_Supplied passage_

■ ■ ■

Originally Posted by lilswee
The issue with multiple solutions that I could see is that (no offense to elem. teachers) but some of them may take the answer out of the book and unless the book notes multiple solutions I could see my kid coming home and saying her teacher told her she was wrong at which point I would end up having to conference with them via email about multiple solutions in some nice way. I'm sure I would end up being tactless but sometimes teachers will go strictly by the book if they aren't comfortable with a subject. Kids at that age are likely to believe their teacher that they were wrong even when they did it correctly (just different)
There are no multiple solutions; there's only one correct answer, that it's impossible to tell what coins each has. Someone could elaborate on that by explaining why, but an answer with a single particular combination of coins that fits the numeric relationships of the problem is no more correct than an answer that no combinations fit those relationships.

So for a child who finds one of the combinations, they've done some valuable work, but not finished the problem. Any acceptance of a partial answer harms the student's ability to correctly understand the problem as framed, and in math problems I think it's very important to be precisely correct and to understand exactly what's being asked.

■ ■ ■

_Records_
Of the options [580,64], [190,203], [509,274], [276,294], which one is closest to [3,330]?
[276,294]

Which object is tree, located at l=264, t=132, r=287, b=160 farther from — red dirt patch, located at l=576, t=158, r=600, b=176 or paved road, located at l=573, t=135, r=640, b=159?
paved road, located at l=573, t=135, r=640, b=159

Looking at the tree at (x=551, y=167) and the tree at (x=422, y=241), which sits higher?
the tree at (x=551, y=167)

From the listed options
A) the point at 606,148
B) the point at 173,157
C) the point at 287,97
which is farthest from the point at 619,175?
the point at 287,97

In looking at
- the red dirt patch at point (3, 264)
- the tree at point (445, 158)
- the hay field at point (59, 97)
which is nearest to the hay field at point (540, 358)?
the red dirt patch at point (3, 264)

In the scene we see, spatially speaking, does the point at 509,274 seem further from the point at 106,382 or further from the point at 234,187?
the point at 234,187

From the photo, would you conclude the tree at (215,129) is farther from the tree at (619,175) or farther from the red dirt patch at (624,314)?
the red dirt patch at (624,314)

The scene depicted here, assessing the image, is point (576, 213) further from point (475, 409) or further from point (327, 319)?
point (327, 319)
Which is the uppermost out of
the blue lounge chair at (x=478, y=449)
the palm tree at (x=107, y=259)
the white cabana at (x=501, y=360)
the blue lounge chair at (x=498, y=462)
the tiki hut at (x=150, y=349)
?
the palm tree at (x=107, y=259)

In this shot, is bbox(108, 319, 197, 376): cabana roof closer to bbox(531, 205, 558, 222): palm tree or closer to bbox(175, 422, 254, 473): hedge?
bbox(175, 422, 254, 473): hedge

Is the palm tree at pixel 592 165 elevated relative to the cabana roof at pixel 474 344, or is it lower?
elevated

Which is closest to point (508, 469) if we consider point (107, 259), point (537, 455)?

■ ■ ■

_Tasks to carry out_
A: Answer these questions using the forum post, each on its own line:
(i) In the quoted message, where does it say some elementary teachers may take the answer from?
(ii) In the reply, what is the one correct answer to the problem?
(iii) What does the reply say about a child who finds one of the combinations?
B: Set down word for word the part of the forum post starting with "There are no" and going on through "fit those relationships.".
The records above come from a source separate from the forum post.

_The answers_
A:
(i) Out of the book.
(ii) That it's impossible to tell what coins each has.
(iii) They've done some valuable work but not finished the problem.

B:
There are no multiple solutions; there's only one correct answer, that it's impossible to tell what coins each has. Someone could elaborate on that by explaining why, but an answer with a single particular combination of coins that fits the numeric relationships of the problem is no more correct than an answer that no combinations fit those relationships.